By 2038, the Iowa Department of Agriculture and Iowa Department of Natural Resources (DNR) want to have 480,000 to 830,000 acres of habitat across the state or about 127 to 188 million new milkweed stems, which is the only plant monarch butterflies lay their eggs on. The goal is to plant about double the amount of milkweed that is estimated to exist in Iowa.

This is only a part of a national effort to get 1.3 billion new milkweed stems on the migratory path of the Monarch from the border of Mexico to northern states.

Iowa DNR Director Chuck Gipp says all Iowans will have to chip into the initiative. The Monarch is on the verge of being put on the endangered species list, their population has dropped by 80 percent in the last 20 years.

Gipp says without the update and action, it could get listed and Iowan landowners would have to abide by national laws, "Then it becomes mitigation. The Endangered Species Act has tremendous impact on private land ownership. And so we don't want to get at a point as a partner with DNR with our other partners out there, we don't want to get to the point where there is no choice but to do this then it becomes mandated under the endangered species act. We'd rather have voluntary participation."

Gipp adds to get voluntary participation, there has to be education.
::::::
Set problem 1 >>
According to the passage on monarch habitat, by how much has the monarch population dropped in the last 20 years?
::::::
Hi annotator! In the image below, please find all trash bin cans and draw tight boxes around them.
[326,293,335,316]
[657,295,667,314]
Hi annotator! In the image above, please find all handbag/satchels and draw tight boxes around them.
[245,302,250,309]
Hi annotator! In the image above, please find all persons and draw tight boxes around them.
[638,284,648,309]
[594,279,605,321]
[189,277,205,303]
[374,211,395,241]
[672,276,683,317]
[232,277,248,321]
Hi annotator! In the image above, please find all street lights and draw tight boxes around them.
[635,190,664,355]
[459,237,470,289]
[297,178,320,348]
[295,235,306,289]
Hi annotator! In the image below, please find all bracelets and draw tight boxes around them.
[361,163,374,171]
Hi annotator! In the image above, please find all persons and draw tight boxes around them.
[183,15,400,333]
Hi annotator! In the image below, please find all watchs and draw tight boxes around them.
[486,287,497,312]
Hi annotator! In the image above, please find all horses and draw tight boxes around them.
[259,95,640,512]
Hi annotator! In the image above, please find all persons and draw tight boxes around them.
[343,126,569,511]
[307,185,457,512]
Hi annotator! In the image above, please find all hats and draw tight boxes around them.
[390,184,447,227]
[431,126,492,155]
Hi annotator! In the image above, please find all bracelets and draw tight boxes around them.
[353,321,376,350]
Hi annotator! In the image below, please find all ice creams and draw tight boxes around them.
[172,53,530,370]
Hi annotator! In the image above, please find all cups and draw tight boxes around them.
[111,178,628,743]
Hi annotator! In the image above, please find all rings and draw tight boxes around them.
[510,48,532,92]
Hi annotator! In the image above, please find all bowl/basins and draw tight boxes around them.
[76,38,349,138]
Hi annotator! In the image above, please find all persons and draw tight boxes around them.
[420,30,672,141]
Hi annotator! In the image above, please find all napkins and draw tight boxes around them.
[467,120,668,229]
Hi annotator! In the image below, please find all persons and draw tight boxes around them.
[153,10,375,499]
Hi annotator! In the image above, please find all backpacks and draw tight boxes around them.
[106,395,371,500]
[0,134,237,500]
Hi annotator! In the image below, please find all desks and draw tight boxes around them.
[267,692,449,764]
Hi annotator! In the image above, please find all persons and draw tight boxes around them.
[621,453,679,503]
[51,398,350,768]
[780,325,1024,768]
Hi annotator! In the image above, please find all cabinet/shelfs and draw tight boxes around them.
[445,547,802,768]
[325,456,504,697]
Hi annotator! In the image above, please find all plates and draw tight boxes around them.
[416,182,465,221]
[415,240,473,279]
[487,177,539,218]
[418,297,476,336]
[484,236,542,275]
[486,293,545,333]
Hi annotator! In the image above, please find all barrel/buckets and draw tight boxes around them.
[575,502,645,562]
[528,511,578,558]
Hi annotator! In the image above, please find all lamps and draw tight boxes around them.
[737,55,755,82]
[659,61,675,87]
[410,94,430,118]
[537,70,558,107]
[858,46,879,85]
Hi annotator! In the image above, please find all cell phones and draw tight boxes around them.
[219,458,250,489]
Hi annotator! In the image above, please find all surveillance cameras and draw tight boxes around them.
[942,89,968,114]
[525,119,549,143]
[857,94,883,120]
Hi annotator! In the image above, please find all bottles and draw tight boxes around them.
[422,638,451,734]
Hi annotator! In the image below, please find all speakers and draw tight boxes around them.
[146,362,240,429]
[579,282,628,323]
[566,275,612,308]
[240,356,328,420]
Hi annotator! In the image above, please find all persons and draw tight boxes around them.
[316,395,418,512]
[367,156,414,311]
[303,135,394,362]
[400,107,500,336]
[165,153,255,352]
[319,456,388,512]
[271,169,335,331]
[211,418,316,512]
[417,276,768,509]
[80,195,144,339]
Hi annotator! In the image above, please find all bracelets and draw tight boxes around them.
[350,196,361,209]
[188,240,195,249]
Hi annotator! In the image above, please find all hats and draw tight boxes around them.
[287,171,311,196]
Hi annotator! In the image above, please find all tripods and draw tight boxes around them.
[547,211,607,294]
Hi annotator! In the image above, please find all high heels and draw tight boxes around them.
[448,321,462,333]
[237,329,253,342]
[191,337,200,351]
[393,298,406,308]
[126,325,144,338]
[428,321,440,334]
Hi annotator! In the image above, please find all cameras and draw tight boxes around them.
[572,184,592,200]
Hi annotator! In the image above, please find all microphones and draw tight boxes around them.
::::::
Set problem 2 >>
Give the lines of the records from the one containing "Hi annotator! In the image above, please find all cameras" through the last line of the records, inclusive, as a JSON list of strings with one string per line and blank lines omitted.

Task solution 1 >>
By 80 percent.

Task solution 2 >>
[
  "Hi annotator! In the image above, please find all cameras and draw tight boxes around them.",
  "[572,184,592,200]",
  "Hi annotator! In the image above, please find all microphones and draw tight boxes around them."
]